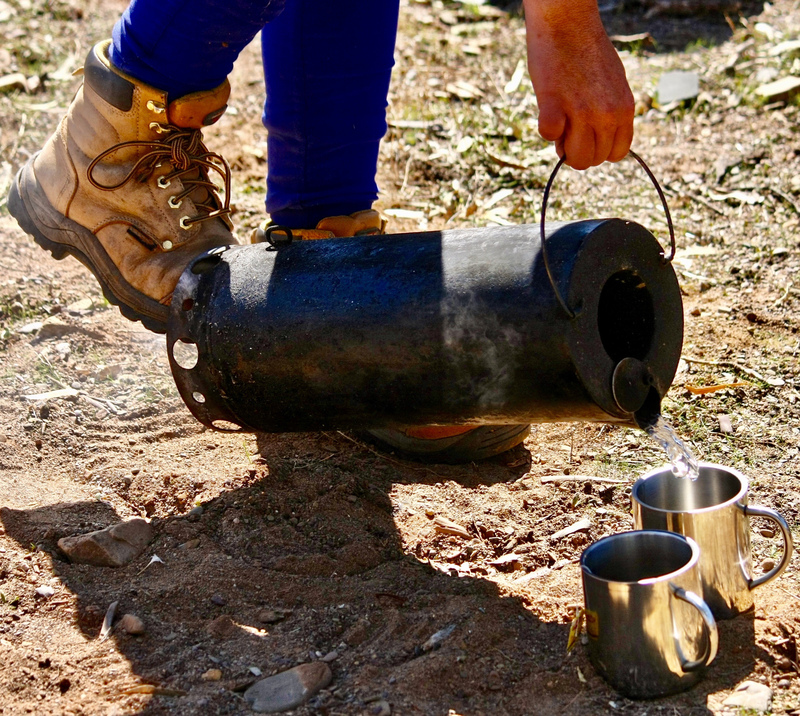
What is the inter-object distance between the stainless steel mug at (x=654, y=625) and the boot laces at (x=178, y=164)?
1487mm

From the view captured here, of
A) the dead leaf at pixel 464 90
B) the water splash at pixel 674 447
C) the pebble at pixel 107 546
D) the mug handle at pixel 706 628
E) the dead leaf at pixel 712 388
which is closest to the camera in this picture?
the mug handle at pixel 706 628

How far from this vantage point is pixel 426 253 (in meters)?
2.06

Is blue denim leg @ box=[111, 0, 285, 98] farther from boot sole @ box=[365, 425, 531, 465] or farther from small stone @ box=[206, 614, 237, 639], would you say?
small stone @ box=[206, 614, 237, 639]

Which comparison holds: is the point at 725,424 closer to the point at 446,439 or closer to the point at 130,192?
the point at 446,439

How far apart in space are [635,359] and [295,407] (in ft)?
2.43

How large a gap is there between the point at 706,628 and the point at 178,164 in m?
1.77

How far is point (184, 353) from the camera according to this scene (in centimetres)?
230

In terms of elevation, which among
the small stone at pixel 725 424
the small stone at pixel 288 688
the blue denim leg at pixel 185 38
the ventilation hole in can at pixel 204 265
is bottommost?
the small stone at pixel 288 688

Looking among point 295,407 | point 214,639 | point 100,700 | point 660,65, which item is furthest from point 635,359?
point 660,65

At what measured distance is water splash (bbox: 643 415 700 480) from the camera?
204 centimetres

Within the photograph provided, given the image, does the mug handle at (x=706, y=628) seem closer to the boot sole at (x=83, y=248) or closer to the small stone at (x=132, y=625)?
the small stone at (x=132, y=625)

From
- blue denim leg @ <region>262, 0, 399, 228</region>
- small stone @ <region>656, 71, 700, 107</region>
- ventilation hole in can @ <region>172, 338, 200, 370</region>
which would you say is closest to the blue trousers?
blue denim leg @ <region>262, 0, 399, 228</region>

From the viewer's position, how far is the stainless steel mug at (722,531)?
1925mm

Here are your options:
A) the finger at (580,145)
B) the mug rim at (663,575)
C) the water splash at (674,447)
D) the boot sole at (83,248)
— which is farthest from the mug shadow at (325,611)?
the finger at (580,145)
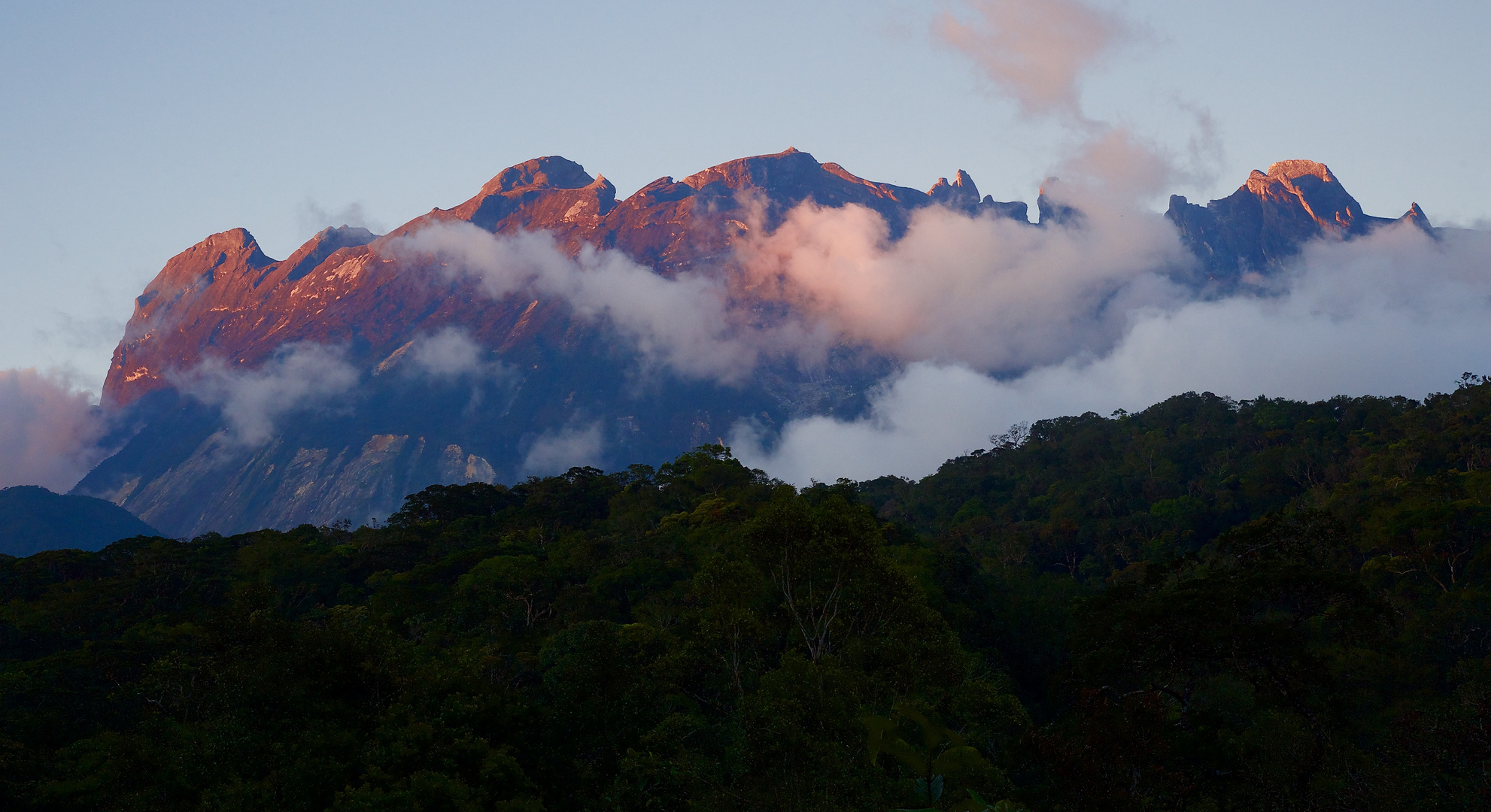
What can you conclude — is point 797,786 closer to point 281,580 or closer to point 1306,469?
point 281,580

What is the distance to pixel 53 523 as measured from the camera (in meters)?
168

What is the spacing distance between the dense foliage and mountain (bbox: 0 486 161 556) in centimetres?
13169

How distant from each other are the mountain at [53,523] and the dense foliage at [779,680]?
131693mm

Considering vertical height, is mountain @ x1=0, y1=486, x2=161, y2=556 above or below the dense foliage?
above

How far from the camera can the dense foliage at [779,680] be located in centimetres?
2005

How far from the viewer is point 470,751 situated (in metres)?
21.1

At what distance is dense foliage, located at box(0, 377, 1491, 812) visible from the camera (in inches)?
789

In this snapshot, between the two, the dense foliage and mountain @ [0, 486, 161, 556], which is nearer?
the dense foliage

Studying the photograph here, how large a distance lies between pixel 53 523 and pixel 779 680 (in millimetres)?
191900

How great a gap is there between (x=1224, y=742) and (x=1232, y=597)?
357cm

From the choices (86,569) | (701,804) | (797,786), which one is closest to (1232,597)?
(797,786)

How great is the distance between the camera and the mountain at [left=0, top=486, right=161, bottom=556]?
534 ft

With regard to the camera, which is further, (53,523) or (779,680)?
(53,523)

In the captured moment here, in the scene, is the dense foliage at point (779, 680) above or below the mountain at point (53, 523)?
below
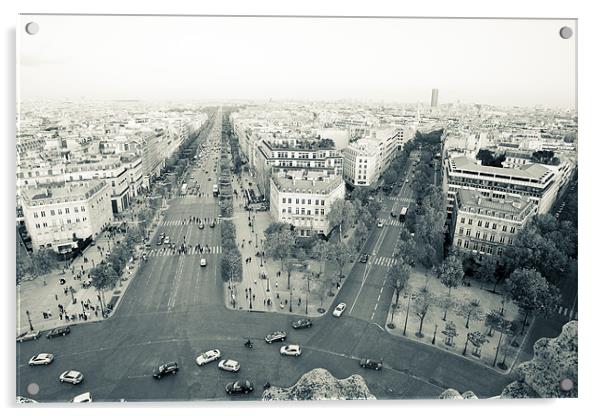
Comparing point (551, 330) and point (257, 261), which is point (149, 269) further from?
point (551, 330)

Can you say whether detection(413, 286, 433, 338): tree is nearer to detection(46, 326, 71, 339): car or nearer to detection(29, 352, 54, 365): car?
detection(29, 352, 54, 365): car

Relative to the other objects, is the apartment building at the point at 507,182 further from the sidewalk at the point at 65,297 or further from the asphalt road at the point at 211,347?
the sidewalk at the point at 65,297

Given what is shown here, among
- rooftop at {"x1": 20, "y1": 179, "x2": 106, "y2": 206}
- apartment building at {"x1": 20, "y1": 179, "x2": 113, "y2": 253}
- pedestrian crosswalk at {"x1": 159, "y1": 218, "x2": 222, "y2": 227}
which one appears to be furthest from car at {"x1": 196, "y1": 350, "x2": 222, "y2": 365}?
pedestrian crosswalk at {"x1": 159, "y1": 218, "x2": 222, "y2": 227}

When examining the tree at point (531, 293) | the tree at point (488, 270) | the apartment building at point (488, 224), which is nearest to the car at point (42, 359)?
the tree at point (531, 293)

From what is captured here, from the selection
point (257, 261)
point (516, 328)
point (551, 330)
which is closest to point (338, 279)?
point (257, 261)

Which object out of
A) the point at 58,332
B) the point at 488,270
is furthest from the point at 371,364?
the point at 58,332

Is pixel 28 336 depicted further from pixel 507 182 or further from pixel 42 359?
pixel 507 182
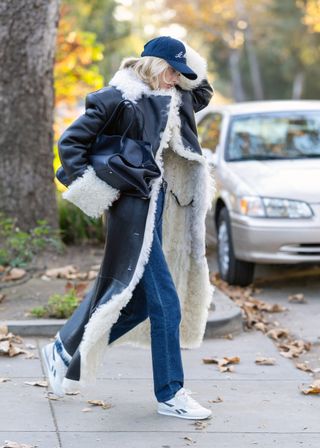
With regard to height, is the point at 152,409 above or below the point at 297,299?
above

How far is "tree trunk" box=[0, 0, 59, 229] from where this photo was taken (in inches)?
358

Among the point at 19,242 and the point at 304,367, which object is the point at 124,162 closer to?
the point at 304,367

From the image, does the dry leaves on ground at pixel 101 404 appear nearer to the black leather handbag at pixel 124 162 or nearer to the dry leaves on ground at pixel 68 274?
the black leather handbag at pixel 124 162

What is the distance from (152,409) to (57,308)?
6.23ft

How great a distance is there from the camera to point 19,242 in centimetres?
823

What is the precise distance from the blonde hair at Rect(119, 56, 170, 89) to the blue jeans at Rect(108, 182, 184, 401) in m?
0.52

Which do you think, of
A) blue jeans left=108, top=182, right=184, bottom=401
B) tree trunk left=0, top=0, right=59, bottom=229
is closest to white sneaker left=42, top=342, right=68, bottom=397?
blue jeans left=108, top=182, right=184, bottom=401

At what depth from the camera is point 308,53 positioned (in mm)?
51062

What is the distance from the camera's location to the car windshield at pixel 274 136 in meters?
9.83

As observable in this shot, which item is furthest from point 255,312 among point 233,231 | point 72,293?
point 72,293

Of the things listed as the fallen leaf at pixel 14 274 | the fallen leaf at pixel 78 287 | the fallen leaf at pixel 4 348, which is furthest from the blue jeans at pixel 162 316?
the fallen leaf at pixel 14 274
--
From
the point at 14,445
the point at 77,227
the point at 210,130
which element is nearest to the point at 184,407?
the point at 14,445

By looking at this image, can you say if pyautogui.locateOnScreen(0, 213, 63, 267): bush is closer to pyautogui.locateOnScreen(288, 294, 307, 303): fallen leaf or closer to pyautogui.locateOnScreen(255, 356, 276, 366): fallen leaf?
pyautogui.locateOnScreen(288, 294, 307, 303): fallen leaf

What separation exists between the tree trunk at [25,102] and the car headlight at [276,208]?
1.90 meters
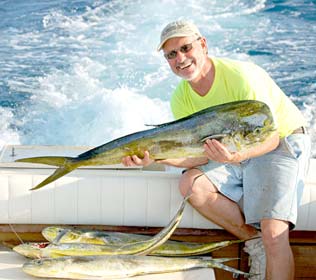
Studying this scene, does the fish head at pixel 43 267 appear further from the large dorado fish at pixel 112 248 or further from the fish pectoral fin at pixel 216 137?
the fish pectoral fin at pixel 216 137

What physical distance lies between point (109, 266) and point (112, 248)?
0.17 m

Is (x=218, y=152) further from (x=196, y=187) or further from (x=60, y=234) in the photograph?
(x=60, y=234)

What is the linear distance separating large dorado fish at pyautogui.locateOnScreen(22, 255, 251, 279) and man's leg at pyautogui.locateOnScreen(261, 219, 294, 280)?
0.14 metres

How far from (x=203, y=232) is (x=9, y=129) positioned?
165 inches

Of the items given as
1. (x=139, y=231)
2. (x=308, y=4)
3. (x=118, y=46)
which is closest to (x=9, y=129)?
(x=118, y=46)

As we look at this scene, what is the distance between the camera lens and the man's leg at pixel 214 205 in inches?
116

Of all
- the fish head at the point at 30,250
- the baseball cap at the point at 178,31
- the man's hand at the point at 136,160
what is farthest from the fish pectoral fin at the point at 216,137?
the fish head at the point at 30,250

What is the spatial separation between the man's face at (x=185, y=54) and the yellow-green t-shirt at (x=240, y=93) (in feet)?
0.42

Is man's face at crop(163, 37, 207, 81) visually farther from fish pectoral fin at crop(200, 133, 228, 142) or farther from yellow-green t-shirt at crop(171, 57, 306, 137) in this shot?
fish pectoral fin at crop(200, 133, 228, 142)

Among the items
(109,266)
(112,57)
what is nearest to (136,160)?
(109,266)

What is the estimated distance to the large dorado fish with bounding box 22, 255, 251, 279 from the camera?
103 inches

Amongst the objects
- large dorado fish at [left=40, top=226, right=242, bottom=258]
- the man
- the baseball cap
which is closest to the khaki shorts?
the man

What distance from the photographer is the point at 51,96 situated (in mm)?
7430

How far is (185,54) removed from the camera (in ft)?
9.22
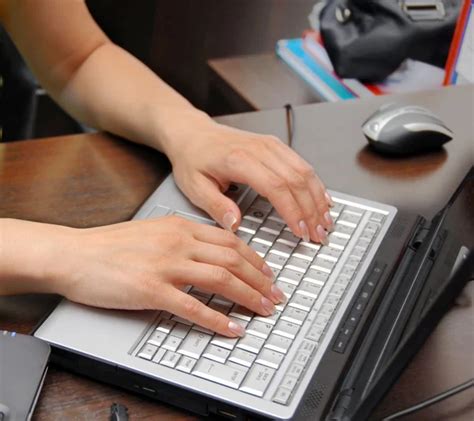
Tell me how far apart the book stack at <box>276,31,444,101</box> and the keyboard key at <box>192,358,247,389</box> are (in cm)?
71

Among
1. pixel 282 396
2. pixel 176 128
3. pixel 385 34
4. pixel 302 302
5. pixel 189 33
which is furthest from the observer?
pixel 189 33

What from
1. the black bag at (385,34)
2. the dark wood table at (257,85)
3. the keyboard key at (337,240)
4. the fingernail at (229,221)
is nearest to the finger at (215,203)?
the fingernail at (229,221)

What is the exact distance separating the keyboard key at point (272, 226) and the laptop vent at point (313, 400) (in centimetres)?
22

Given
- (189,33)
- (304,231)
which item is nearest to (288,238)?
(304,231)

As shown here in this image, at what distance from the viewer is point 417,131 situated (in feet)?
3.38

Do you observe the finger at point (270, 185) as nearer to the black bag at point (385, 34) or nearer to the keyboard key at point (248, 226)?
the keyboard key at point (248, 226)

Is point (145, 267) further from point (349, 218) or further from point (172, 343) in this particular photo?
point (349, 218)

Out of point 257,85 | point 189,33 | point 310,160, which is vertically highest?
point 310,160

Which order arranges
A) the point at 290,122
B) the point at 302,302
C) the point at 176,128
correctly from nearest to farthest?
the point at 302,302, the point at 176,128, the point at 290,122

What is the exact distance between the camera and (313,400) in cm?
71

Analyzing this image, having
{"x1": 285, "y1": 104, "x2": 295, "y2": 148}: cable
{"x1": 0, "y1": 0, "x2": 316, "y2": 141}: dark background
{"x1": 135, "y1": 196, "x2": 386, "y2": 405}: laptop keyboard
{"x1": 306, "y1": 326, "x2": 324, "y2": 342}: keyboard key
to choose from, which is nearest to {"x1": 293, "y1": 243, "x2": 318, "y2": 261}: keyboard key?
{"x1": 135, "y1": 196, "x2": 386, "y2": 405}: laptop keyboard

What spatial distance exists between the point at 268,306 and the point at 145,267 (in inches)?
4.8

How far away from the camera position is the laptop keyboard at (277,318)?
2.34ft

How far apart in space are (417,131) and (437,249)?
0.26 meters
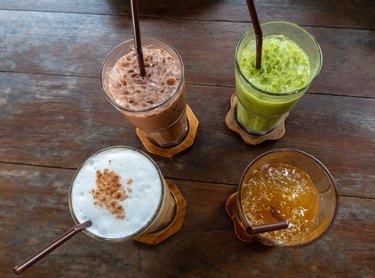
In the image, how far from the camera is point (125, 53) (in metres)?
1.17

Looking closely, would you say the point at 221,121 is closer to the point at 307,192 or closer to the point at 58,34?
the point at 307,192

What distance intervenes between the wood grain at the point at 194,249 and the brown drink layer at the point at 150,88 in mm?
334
--
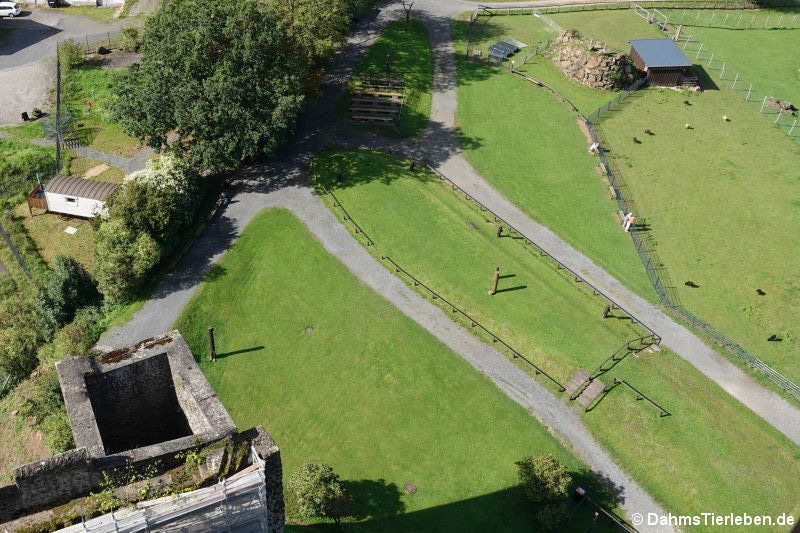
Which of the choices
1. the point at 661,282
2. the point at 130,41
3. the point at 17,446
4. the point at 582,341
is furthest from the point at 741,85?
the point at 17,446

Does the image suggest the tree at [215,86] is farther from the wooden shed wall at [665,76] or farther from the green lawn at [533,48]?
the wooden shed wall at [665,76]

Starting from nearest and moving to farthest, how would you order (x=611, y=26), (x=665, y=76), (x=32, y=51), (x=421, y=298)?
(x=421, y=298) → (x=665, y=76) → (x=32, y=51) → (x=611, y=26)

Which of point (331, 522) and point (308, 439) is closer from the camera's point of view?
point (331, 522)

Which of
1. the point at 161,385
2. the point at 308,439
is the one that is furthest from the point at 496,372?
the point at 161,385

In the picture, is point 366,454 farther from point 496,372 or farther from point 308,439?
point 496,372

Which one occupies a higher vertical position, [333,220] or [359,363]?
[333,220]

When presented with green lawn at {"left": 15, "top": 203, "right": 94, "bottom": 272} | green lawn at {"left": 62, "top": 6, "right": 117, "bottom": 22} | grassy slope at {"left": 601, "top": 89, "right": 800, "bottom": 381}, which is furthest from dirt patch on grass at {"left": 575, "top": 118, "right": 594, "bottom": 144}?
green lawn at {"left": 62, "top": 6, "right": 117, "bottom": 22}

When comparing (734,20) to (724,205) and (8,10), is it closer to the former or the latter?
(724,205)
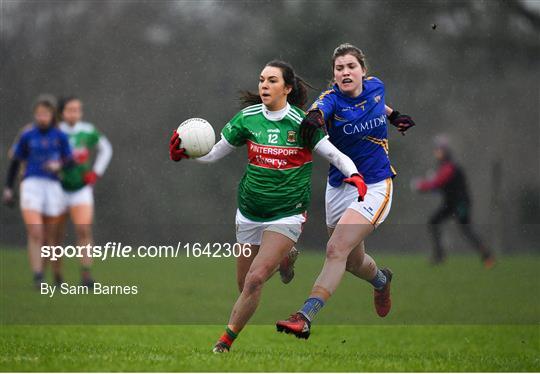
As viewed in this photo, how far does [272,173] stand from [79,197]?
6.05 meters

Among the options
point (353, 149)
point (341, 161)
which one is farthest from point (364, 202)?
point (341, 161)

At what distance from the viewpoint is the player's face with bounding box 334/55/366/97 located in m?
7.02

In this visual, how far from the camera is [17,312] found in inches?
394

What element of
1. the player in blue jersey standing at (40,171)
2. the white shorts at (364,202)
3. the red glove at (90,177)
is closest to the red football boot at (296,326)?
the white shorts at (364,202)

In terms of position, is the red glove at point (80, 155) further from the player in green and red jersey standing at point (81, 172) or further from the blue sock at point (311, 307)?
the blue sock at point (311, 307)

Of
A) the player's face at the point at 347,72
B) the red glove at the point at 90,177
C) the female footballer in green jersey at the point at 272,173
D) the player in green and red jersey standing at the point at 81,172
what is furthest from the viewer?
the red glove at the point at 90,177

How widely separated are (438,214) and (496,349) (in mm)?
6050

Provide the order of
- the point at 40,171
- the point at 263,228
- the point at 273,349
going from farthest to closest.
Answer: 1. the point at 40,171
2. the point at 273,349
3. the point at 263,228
--
- [Task requirements]: In the material, from the line with "At what measured" to the line with "204 centimetres", change "water splash" to "splash of water". Write out only those lines, with everything else left as it is.

- [Solution below]:
At what measured distance is splash of water (bbox: 643 415 700 480) from the camera?
204 centimetres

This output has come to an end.